■ ASSIGNED TASK
The listing is to be reproduced exactly, excluding its pictures.

■ SUPPLIED DATA

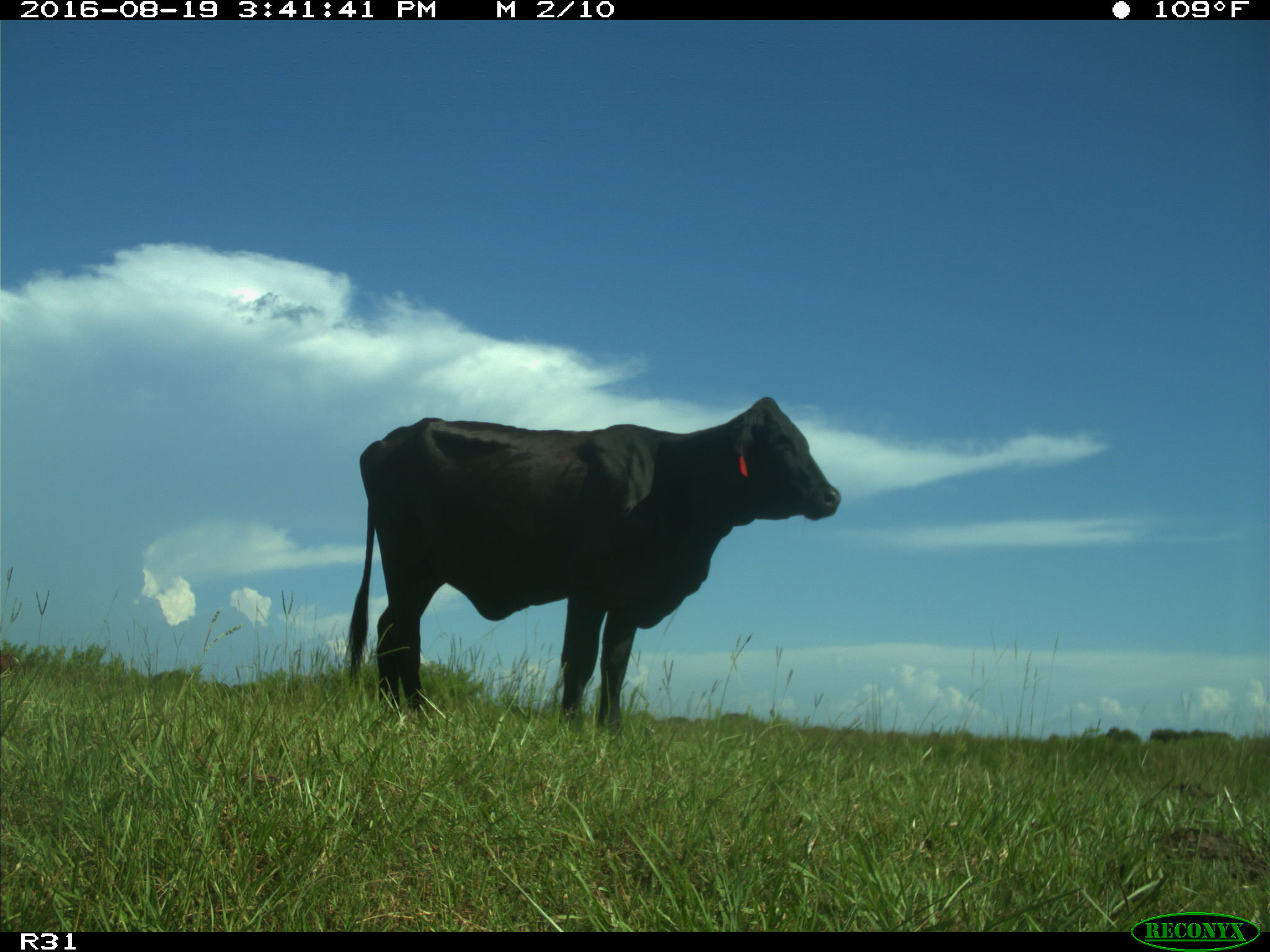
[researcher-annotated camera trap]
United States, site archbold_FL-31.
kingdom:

■ ANSWER BOX
[researcher-annotated camera trap]
United States, site archbold_FL-31.
kingdom:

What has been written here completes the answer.